İnsan Hakları Derneği (İHD) İstanbul Şubesi, 18 Mart Politik Mahpuslarla Dayanışma Günü dolayısıyla bir açıklama yayımlayarak, hapishanelerde yaşanan hak ihlallerine dikkat çekti. Açıklamada, infaz rejiminde politik tutsaklara yönelik ayrımcı uygulamaların sürdüğüne vurgu yapılarak, yetkililer uluslararası hukuk ve insan hakları ilkeleri çerçevesinde çözüm üretmeye çağrıldı.
İHD, açıklamasında hapishanelerde artan hak ihlallerine işaret ederek, “2024 yılı Marmara Bölgesi Hapishaneleri Hak İhlalleri Raporu’muza yansıyan verilere göre, hapishanelerde hem mahpus sayısı hem de sorunlar artarak devam etti” ifadelerini kullandı. Raporda, özellikle politik tutsaklara yönelik infaz sürecinde ayrımcı mevzuat ve uygulamaların derinleştiği belirtilirken, sağlık hakkına erişim, tecrit ve infaz sürelerinin uzatılması gibi konuların öne çıktığı kaydedildi.
Açıklamada, infazda eşitlik ilkesinin ihlal edildiği vurgulanarak, “Ceza infazında suç değil ceza esas alınır. Devletle mahpus arasındaki ilişki ceza üzerinden sürdürülür ve hakkında hüküm verilen kişiler infaz bakımından eşitlenir” denildi. Ancak, mevcut düzenlemelerin bu ilkeye aykırı olduğu belirtilerek, “Muhalif tutumlarından dolayı hapsedilmiş kişiler olarak tanımlanan politik mahpuslar, aynı cezayı almış diğer mahpuslardan daha uzun süre özgürlüğünden mahrum bırakılmakta, tecrit gibi daha ağır infaz koşullarına tabi tutulmaktadırlar” ifadeleri kullanıldı.

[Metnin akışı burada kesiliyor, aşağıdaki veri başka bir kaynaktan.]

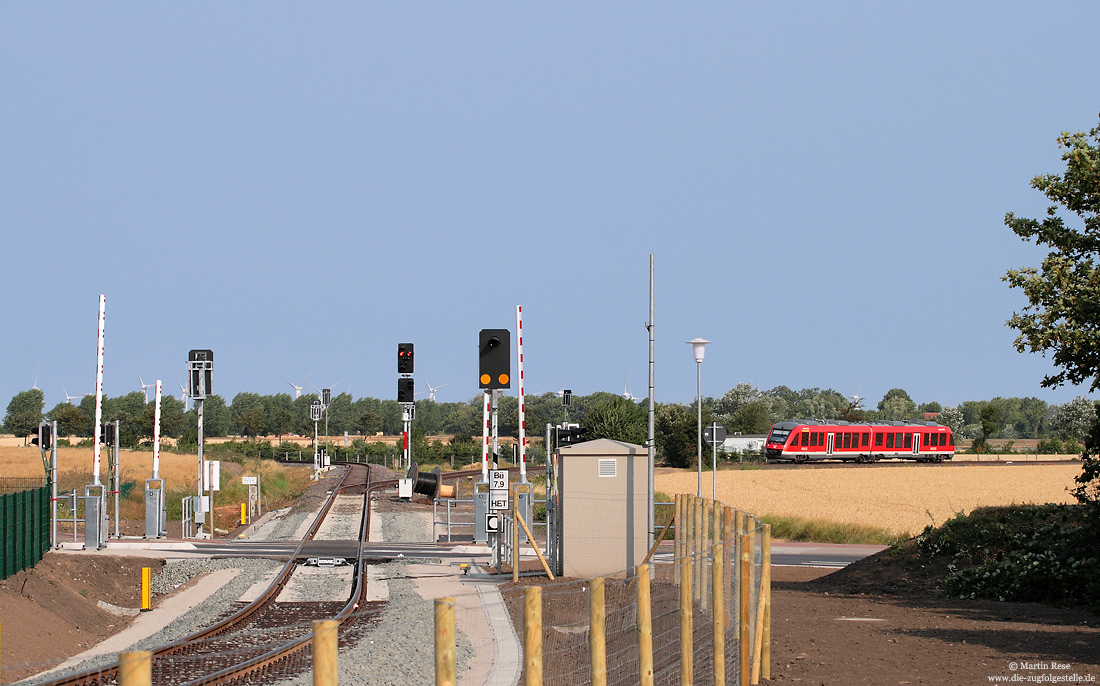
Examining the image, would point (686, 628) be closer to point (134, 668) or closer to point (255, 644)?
point (134, 668)

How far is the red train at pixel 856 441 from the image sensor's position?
81.9m

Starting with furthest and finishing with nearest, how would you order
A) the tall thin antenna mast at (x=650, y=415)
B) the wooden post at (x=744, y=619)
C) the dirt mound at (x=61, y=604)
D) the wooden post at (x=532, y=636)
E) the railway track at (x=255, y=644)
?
the tall thin antenna mast at (x=650, y=415) → the dirt mound at (x=61, y=604) → the railway track at (x=255, y=644) → the wooden post at (x=744, y=619) → the wooden post at (x=532, y=636)

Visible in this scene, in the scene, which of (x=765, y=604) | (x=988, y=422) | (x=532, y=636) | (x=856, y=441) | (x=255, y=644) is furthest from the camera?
(x=988, y=422)

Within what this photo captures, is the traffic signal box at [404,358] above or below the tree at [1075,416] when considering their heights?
Result: above

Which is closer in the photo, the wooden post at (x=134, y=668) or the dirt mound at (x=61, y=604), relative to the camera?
the wooden post at (x=134, y=668)

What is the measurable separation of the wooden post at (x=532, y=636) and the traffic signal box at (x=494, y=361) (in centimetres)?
1437

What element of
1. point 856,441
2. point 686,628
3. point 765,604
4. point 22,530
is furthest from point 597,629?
point 856,441

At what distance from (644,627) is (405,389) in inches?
985

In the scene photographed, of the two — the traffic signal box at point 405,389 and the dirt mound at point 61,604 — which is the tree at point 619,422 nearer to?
the traffic signal box at point 405,389

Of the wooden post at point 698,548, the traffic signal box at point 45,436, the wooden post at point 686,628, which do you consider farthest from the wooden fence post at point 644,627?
the traffic signal box at point 45,436

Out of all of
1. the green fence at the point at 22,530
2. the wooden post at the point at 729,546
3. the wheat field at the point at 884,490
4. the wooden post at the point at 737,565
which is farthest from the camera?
the wheat field at the point at 884,490

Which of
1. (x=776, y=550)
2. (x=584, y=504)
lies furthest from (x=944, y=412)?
(x=584, y=504)

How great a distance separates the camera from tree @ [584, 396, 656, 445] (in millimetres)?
77938

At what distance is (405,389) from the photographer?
32656mm
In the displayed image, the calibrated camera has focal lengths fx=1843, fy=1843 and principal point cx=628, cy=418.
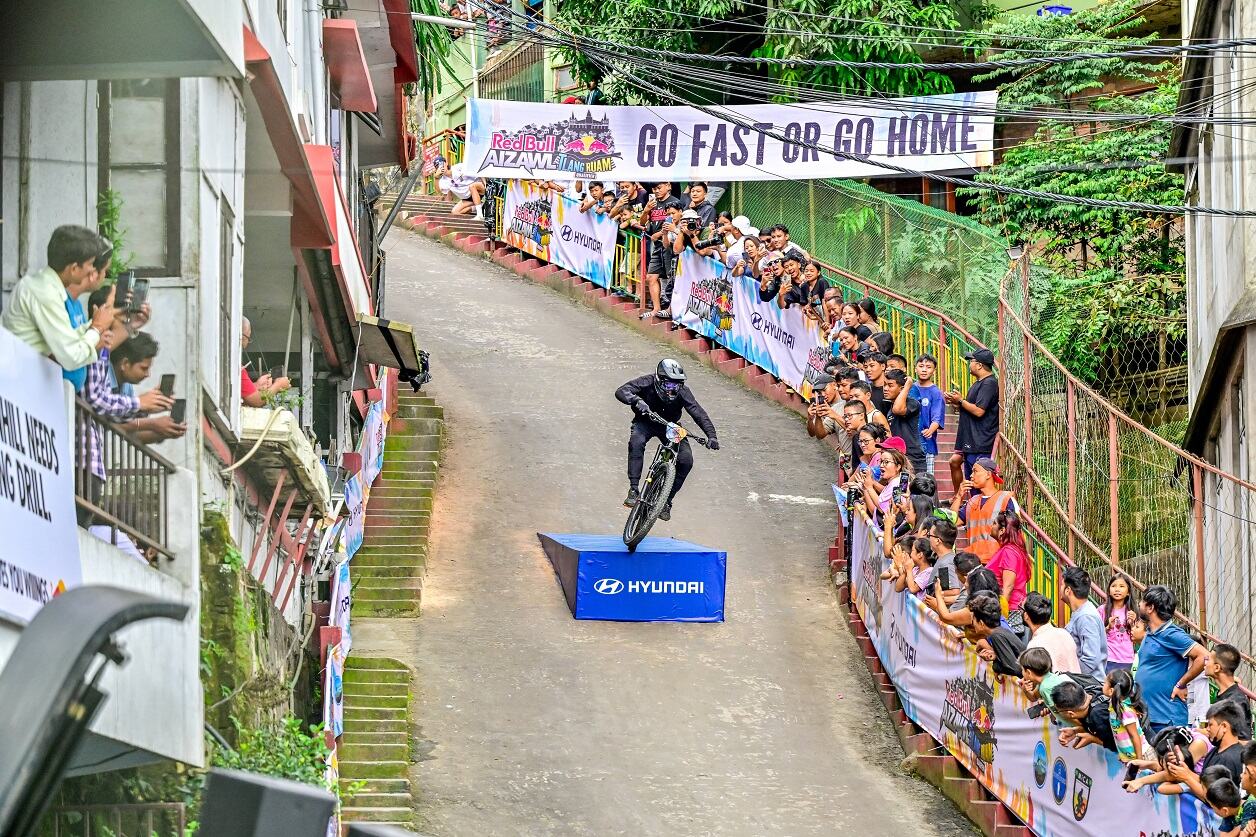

İHD’nin açıklamasında, hasta, yaşlı ve engelli mahpusların yaşam hakkının ihlal edildiğine de dikkat çekildi: “Yaşlı, engelli, hasta politik mahpuslar dört duvar arasında ölüme terk edilmektedirler.” Ayrıca, son yıllarda açılan S ve Y tipi hapishanelerin ağır tecrit mekânları olarak dizayn edildiği belirtilerek, tecritin bir işkence yöntemi olarak kullanıldığına vurgu yapıldı.
İnfaz sürecinde yetkili kurulların politik tutsaklar aleyhine kararlar verdiği ifade edilen açıklamada, “2021 yılı Ocak ayından itibaren faaliyete başlayan İdare ve Gözlem Kurulları, iyi hal değerlendirme raporları ile belirleyici olmakta, bu yetkisini politik mahpuslar aleyhine kullandığı görülmektedir” denildi. Bu çerçevede, cezasını tamamlamış tutsakların tahliyelerinin engellendiği, denetimli serbestlik gibi uygulamalardan politik mahpusların yararlandırılmadığı belirtildi.
İHD, politik tutsakların ağırlaştırılmış müebbet hapis cezalarında dahi “umut hakkı”nın ihlal edildiğini belirterek, “Ölene kadar, ağır hak yoksunlukları altında ve ağır tecrit koşullarında hapiste tutularak, idam cezasına eş bir pratik sürdürülmektedir” ifadelerine yer verdi.
Son olarak, uluslararası insan hakları belgelerinde tanımlanan ilkeler çerçevesinde infaz rejiminde ayrımcı uygulamalara son verilmesi çağrısında bulunularak, tüm yetkililer göreve davet edildi.